Last Update: May 14, 2024.

[Preliminary review chapter based on the FDA Product Labeling and Integrated Review only.]

OVERVIEW

Introduction

Isatuximab is a cytolytic monoclonal antibody to CD38 used in the therapy of multiple myeloma in combination with pomalidomide and dexamethasone. The addition of isatuximab to pomalidomide and dexamethasone increases the rate of severe infections and serious adverse events associated with pomalidomide and dexamethasone alone, but does not increase the rate of serum ALT, AST or bilirubin elevations. Since its more widespread clinical use, isatuximab has not been implicated in cases clinically apparent liver injury.

Background

Isatuximab (eye” sa tux’ i mab) is a cytolytic, chimeric monoclonal antibody to CD38, a cell surface antigen expressed on hematopoietic and tumor cells including multiple myeloma cells. Studies in cell culture and animal models demonstrated that isatuximab was cytotoxic to malignant multiple myeloma cells. In clinical trials in patients with advance multiple myeloma refractory to standard therapies, the addition of isatuximab to pomalidomide and dexamethasone increased progression-free survival (11.5 vs 6.5 months). Isatuximab was approved in the United States in 2020 as therapy for adults with progressive multiple myeloma after having received two prior therapies including lenalidomide and a proteasome inhibitor. Subsequently, the indications were expanded to include isatuximab in combination with carfilzomib (a proteasome inhibitor) and dexamethasone in patients with refractory or relapsed multiple myeloma after 3 prior therapies. Isatuximab is available in single dose vials of 100 mg in 5 mL and 500 mg in 25 mL (both 20 mg/mL) for intravenous infusion. The recommended dose is 10 mg per kg body weight once weekly for 4 weeks followed by every 2 weeks in combination with the other antineoplastic agents until disease progression or unacceptable toxicity.
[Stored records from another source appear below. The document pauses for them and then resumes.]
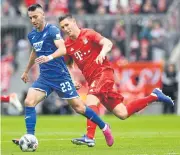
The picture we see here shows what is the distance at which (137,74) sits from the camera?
30281 millimetres

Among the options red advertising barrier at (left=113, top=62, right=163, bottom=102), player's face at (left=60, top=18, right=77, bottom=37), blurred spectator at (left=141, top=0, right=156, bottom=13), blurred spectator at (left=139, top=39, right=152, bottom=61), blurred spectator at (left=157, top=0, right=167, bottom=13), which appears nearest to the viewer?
player's face at (left=60, top=18, right=77, bottom=37)

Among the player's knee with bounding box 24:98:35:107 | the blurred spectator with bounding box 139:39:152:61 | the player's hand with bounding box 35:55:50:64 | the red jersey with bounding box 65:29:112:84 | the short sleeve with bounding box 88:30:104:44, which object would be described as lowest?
the blurred spectator with bounding box 139:39:152:61

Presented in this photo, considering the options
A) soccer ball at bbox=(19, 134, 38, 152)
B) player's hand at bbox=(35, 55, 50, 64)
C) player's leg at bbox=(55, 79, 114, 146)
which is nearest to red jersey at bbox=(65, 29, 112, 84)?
player's leg at bbox=(55, 79, 114, 146)

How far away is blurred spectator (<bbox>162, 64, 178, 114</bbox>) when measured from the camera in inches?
1170

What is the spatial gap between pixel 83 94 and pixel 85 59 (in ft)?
45.2

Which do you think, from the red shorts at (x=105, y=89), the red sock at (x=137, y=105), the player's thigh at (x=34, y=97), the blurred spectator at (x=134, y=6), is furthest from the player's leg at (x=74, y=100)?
the blurred spectator at (x=134, y=6)

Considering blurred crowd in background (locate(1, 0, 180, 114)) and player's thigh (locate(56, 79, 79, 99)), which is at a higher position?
player's thigh (locate(56, 79, 79, 99))

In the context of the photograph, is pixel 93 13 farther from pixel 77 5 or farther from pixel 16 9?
pixel 16 9

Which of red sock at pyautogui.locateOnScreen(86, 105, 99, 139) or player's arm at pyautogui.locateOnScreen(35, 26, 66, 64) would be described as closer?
player's arm at pyautogui.locateOnScreen(35, 26, 66, 64)

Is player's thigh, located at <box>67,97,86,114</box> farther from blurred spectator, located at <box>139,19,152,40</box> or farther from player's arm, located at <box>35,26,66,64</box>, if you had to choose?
blurred spectator, located at <box>139,19,152,40</box>

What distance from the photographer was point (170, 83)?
2984 cm

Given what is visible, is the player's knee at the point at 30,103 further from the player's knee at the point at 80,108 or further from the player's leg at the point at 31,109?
the player's knee at the point at 80,108

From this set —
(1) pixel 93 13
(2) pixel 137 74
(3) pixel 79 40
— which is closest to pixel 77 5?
(1) pixel 93 13

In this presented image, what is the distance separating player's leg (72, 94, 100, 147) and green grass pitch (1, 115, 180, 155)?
0.12m
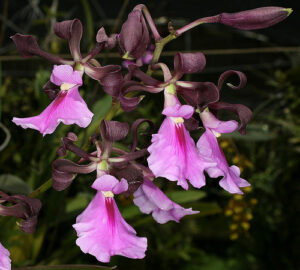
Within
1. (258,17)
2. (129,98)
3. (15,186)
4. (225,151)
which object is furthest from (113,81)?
(225,151)

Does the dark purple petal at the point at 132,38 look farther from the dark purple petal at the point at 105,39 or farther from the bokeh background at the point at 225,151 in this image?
the bokeh background at the point at 225,151

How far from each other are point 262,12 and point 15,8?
1.36m

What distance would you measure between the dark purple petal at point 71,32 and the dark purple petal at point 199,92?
93 millimetres

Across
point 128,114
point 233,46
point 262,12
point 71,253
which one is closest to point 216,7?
point 233,46

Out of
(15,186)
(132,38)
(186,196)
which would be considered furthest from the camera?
(186,196)

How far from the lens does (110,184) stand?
1.23 ft

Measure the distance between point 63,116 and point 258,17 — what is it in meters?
0.17

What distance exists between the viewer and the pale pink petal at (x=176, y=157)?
1.12ft

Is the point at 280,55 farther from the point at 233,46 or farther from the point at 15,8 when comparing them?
the point at 15,8

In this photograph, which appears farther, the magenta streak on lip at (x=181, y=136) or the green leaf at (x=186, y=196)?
the green leaf at (x=186, y=196)

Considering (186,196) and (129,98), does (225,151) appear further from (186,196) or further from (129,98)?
(129,98)

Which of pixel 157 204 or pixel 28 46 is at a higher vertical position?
pixel 28 46

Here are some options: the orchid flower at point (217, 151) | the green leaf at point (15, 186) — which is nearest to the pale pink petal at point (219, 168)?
the orchid flower at point (217, 151)

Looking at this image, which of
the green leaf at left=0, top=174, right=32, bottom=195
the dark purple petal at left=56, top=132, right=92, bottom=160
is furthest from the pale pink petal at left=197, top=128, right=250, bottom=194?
the green leaf at left=0, top=174, right=32, bottom=195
Combination isatuximab therapy of multiple myeloma has many adverse events and the serious adverse event rates are higher with the addition of isatuximab to pomalidomide and dexamethasone (85% vs 54%), and are mostly severe infusion reactions or myelosuppression, including neutropenia, anemia, lymphopenia, and thrombocytopenia. Rare but potentially severe adverse events include secondary malignancies, and embryo-fetal toxicity.

Hepatotoxicity

Serum ALT elevations developed in 36% of patients receiving isatuximab based chemotherapy vs 31% with pomalidomide and dexamethasone alone and were above 5 times the upper limit of normal in 4% vs 3%. Bilirubin elevations were also frequent with both arms, 16% vs 12%. But no patient developed what was considered drug induced liver injury, the liver test abnormalities being attributed to comorbidities and the advanced stage of multiple myeloma. Since its approval and more widescale use, there have been no published cases of clinically apparent liver injury attributed to isatuximab therapy, although its total clinical experience with its use has been limited.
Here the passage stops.